How Can I Improve My Company’s Culture?
According to Staples Business Advantage, companies can do the following five things to improve their culture:

Inspire collaboration
Creating a collaborative organization allows the free flow of ideas leading to a more innovative and creative organization. Employees want to work where they feel like they are part of something important. Help employees tie their work back to the company goals.

Respect employee input
Having open communication with employees helps build a string culture. Because leaders will be providing employees with constructive performance feedback, it is important for leaders to be open to receiving feedback from employees as well.

Improve meetings
On average employees currently spend 35-50 percent of their time in meetings. Imagine the toll this can take on the productivity and morale of your team if your meetings are not effective. Check out our Effective Meeting Toolkit for ideas for improvement.
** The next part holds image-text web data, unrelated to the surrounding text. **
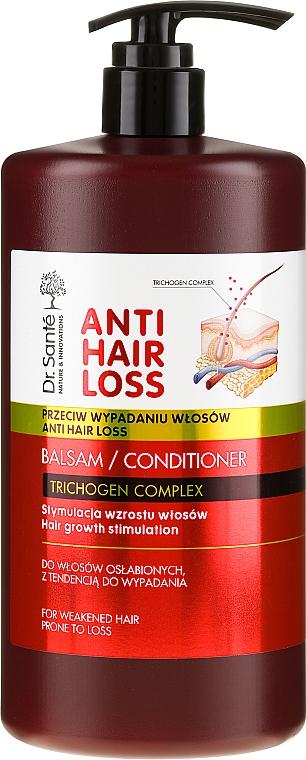 Balzam na oslabené a náchylné k vypadávaniu vlasy s dávkovačom - Dr. Sante Anti Hair Loss Balm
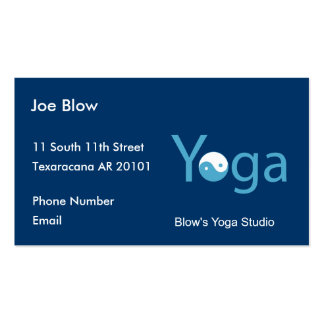 Yoga with Yin Yang in blue Pack Of Standard Business Cards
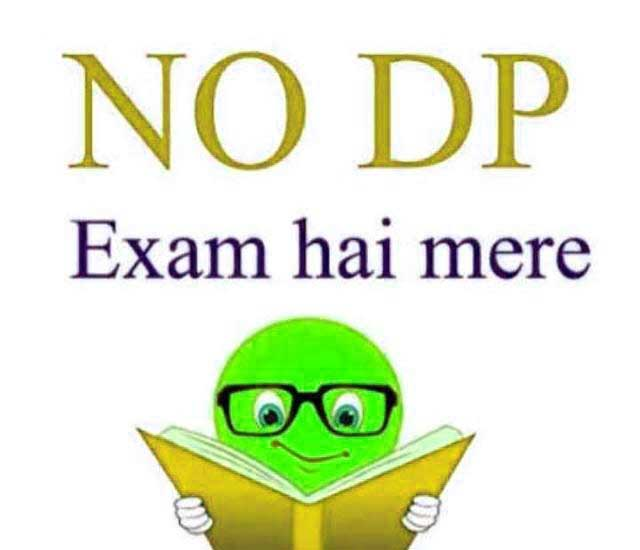 Best Exam Time Whatsapp DP Images Pics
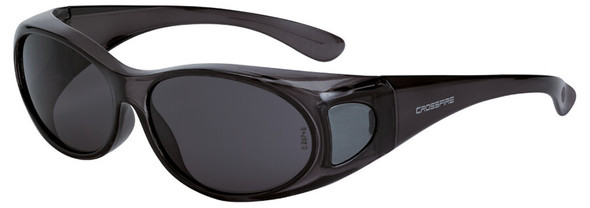 Crossfire OG3 OTG Safety Glasses with Crystal Black Frame and Smoke Lens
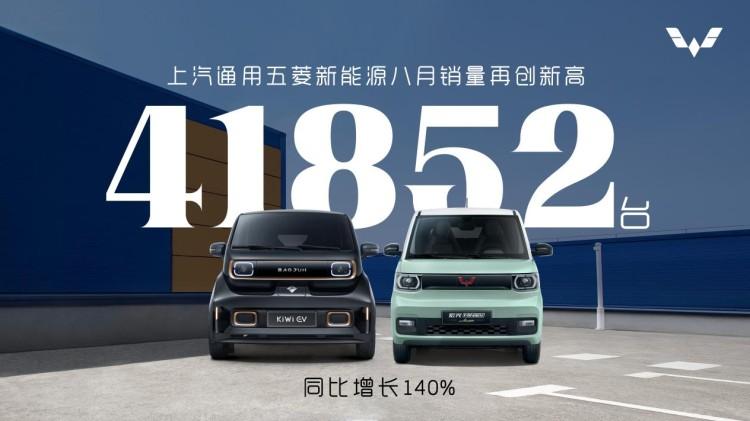 41852台!上汽通用五菱八月新能源销量再创新高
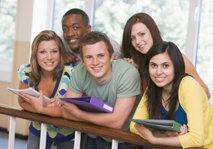 ICU Aspirations Programme
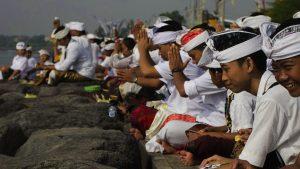 Bali 10 días 3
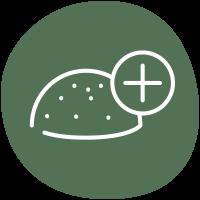 https://laiven.org/wp-content/uploads/2021/08/biologicka-aktivita.png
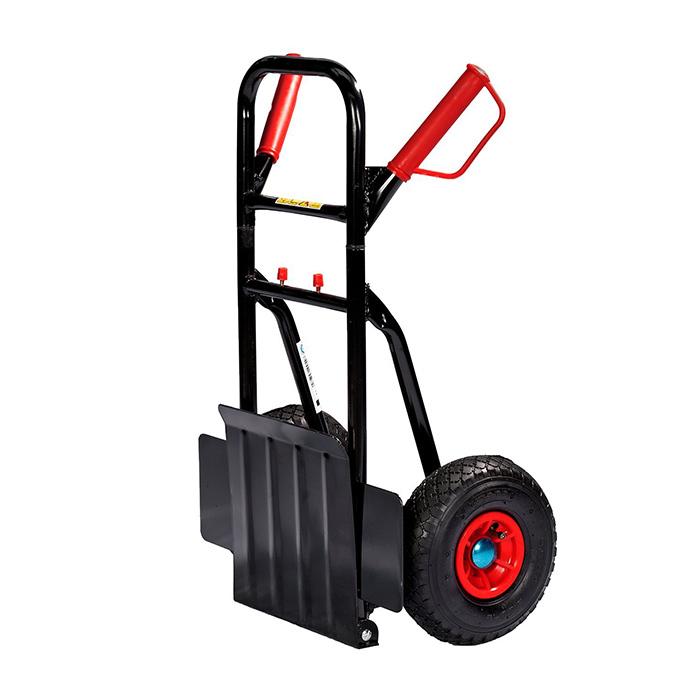 Qingtai QT3071 250KG Foldable Loading Plate Hand Trolley With Two Wheels-QINGTAI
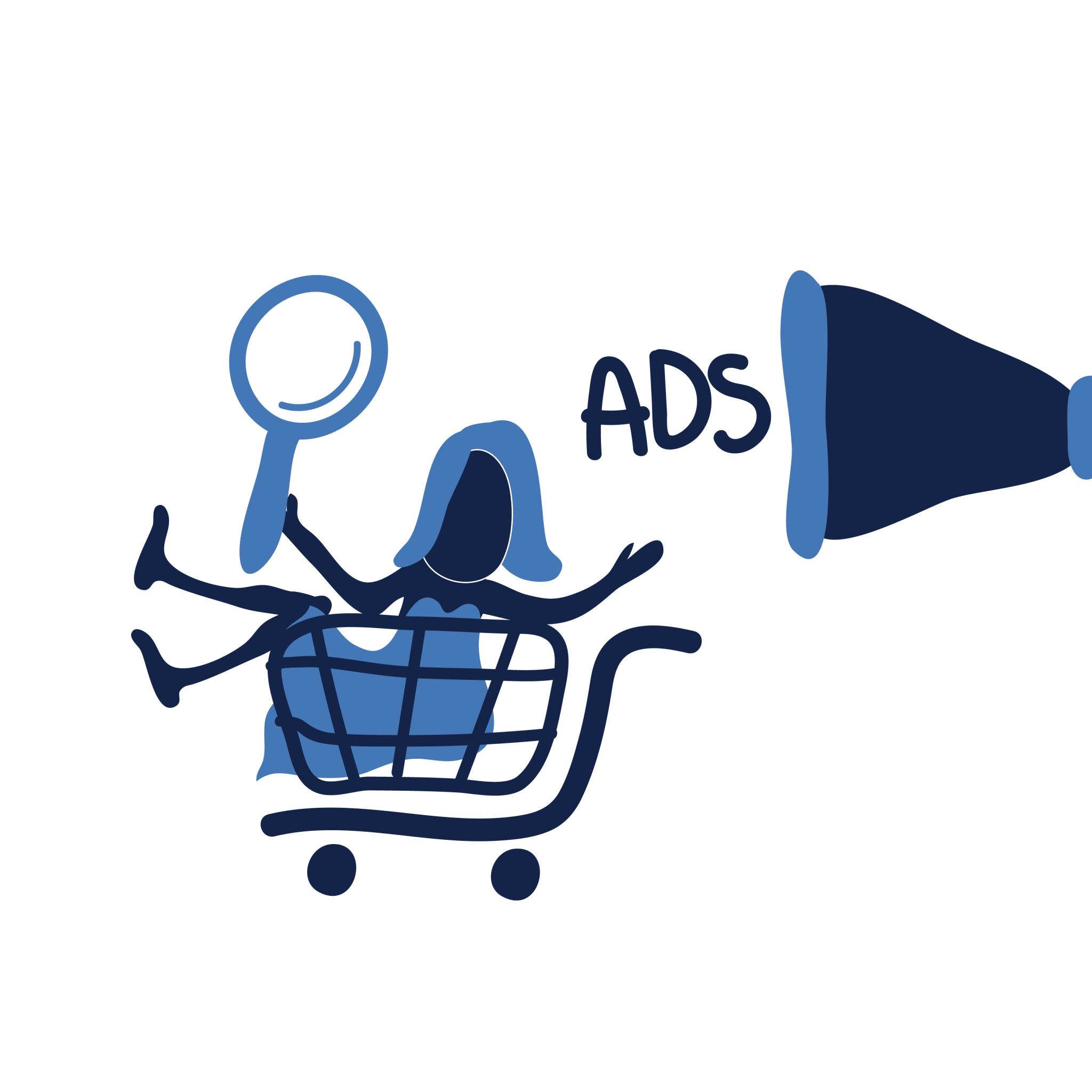 Маркетинг и реклама от Creative Digital Tower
Support flexible work arrangements
According to research by the Society for Human Resources Management (SHRM), 55 percent of employees cited workplace flexibility as a very important aspect of their job satisfaction. Flexible work arrangements can be customized to meet the needs of the organization and the employees. Check out this recent blog for some ideas on getting started.

Recruit strong leadership
Research from Gallup has shown that managers can account for up to 70 percent variance in employee engagement. Hiring great leaders and providing ongoing leadership development opportunities not only increases the retention of those leaders, but also of the employees they manage.

These suggestions are just a handful of ideas for improving your culture. For more information on company culture, contact the HR experts at A Plus Benefits at 1-800-748-5102 or humanresources@aplusbenefits.com.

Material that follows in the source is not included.